As a tribute to this ‘many-headed’ artist, Tate have curated an astonishing film and video programme of his trailblazing shifts through varied media and performance; Terayama always made work that was interrelated, often producing visionary and unexpected outcomes in whatever his chosen form.  You can find out more here.

October 23, 2011

A different kind of performance: Tacita Dean

This is a quick test, messing around trying to get to grips with iMovie……still a lot to learn!


FILM is an 11-minute silent 35mm film by Tacita Dean, projected onto a gigantic white monolith standing 13 metres tall at the end of a darkened Turbine Hall. It is the first work in The Unilever Series devoted to the moving image, and celebrates the masterful techniques of analogue film-making as opposed to digital. The work evokes the monumental mysterious black monolith from the classic science fiction film 2001: A Space Odyssey. The film feels like a surreal visual poem, including images from the natural world among others, with the epic wall of the Turbine Hall showing through, in a montage of black and white, colour, and hand-tinted film.

Tacita Dean is a British artist now based in Berlin, best known for her use of film. Dean’s films act as portraits or depictions rather than conventional cinematic storytelling, capturing fleeting natural light or subtle shifts in movement. Her static camera positions and long takes allow events to unfold unhurriedly. Other works have attempted to reconstruct events from memory, such as an infamous thwarted attempt to circumnavigate the world.

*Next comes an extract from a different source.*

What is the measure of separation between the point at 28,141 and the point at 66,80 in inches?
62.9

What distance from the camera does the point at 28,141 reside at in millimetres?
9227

Many of Dean’s works show the ways in which architecture can be transformed by the camera’s lens. Craneway Event 2009 follows the choreographer Merce Cunningham (1919–2009) and his dance company rehearsing in a former Ford assembly plant, built of glass and steel and overlooking the San Francisco Bay. Dean’s film allows the ever-changing light of this environment to fall in rhythm with the dancers’ movements.